La filière du bâtiment dominée par trois géants du BTP
Vinci, Bouygues et Eiffage : le trio de tête
La filière du bâtiment est dominée par trois mastodontes : Vinci, Bouygues et Eiffage. En effet, ils sont reconnus pour leur expertise globale sur l’ensemble de la chaîne de valeur, en particulier dans la promotion immobilière. Mais, grâce à leurs synergies entre les différents métiers, ils peuvent prendre en charge tous types de projets, notamment les opérations de grande ampleur.
D’ailleurs, leurs moyens conséquents leur permettent également de se positionner sur les marchés porteurs de la rénovation et de la décarbonation. De plus, ce trio de tête écrase non seulement le marché français, mais aussi européen. Ils occupent, en effet, les trois premières places du classement des plus grands groupes de BTP en Europe.
Une concurrence multiforme
Si Vinci, Bouygues et Eiffage dominent le secteur, ils doivent néanmoins composer avec plusieurs types de concurrents. D’abord, des acteurs indépendants présents sur la plupart des segments d’activité comme Fayat, Spie Batignolles, Groupe GCC, Demathieu Bard ou Léon Grosse. Ces entreprises de taille intermédiaire réalisent entre 1 et 5 milliards d’euros de chiffre d’affaires.

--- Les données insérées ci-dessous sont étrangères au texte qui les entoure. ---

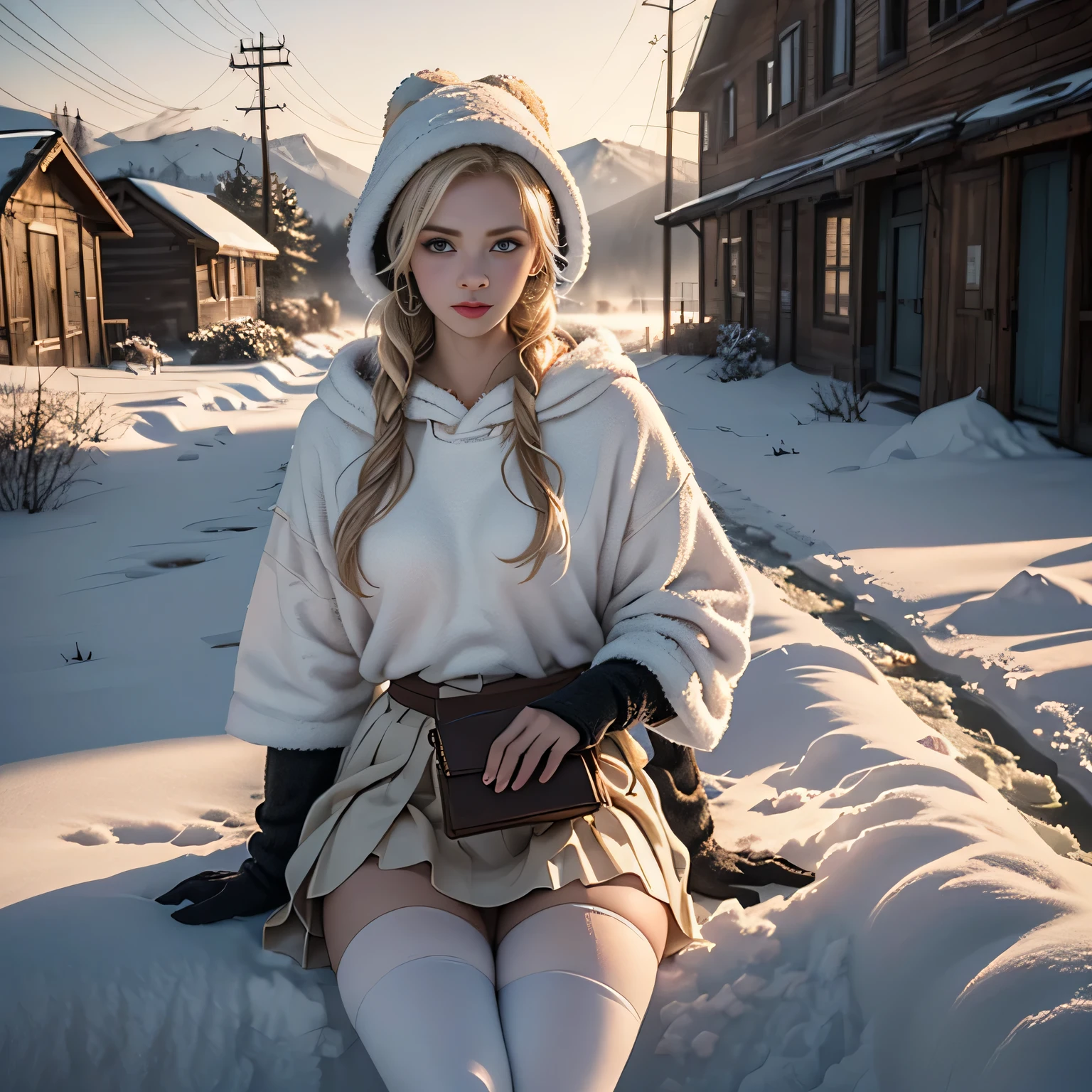 (Beautiful girl on a frozen lake covered with hoarfrost),1womanl、(Super beautiful)、(beauitful face:1.5)、(A detailed face:1.5)、(A detailed eye:1.1)、(Detailed lips:1.1)、(Detailed nose:1.1)、(Beautiful Russians)、(a blond)、(blue eyess)、（(Doing figure skating）)、(anatomically correct movements:1.1)、(Purple robe),、(White panties under the skirt:1.3)、(Bare legs:1.1)、(Dressing)、(starrysky、You can see the Milky Way)(she is soaking wet)、Sweating,(wearing the hood of a black gown)Best Quality, masutepiece, (Photorealistic:1.4), Detailed skin, Intricate details, 20 year old cute white girl, (a blond:1.5), Detailed background, bikini of, (Skin Texture) (Film grain:1.3), (warm hue, warm tone:1.2), Cinematic Light, 超A high resolution, Best Shadow, raw, (Hazy glow), (Disappearing afternoon sun), (vintage lenigone era), (Romance), (Mystique), (Antique Camera), (Dilapidated metal body), (Soft click on shutter), (golden hour light), (long shadows), (Weathered brick wall), (Alley decorated with graffiti), (Ethereal quality), (Calm pastel tones), (Distant memory), (Gentle haze), (Dreamy nostalgia), (Light leak), (Lens Flare), (Analog Days), (Unpredictable charm), (fake quality hoodie), (Hooded sweater dress), (leggins), (over knee BOOTS, Earmuffs, stall), (Knitted gloves), (wool stocking galette hat), (Mittens with flap), (Crossbody clutch), (Fur-rimmed hood), (thigh-high socks), (Thermal skirt), (Thermal One Sea), (Snow-covered mountainside), (Frosty evergreen), (Winter Festival), (Frozen Lake View), (Snow-covered village), (Winter Serenade), (Frosty River), (Snow road rose hideout), (Winter joy), (Lake Rosen reflected in the snowy mountain road), (Snowy Escape), (Winter Adventure), (Frosty pastures)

Ensuite, on retrouve de grands noms des services énergétiques à l’image de SPIE, Engie, SNEF et Groupe Hervé. L’expertise de ces derniers dans les domaines liés à l’énergie leur confère une légitimité pour s’occuper des grands contrats multi-techniques. Ainsi, ils interviennent dans des opérations complexes de génie électrique et climatique. Autant de concurrents qui poussent le trio de tête à accélérer sa diversification dans les services et les énergies renouvelables.
Conclusion
Face à la crise historique qui secoue la filière du bâtiment, les acteurs du secteur doivent faire preuve d’agilité et de résilience pour rebondir. Si la construction neuve reste en souffrance, la rénovation énergétique et la décarbonation offrent de nouvelles perspectives de croissance. Mais, pour transformer l’essai, les professionnels doivent revoir leurs pratiques, nouer de nouveaux partenariats et investir dans des solutions durables. Un défi de taille qui devrait rebattre les cartes du secteur et faire émerger de nouveaux leaders.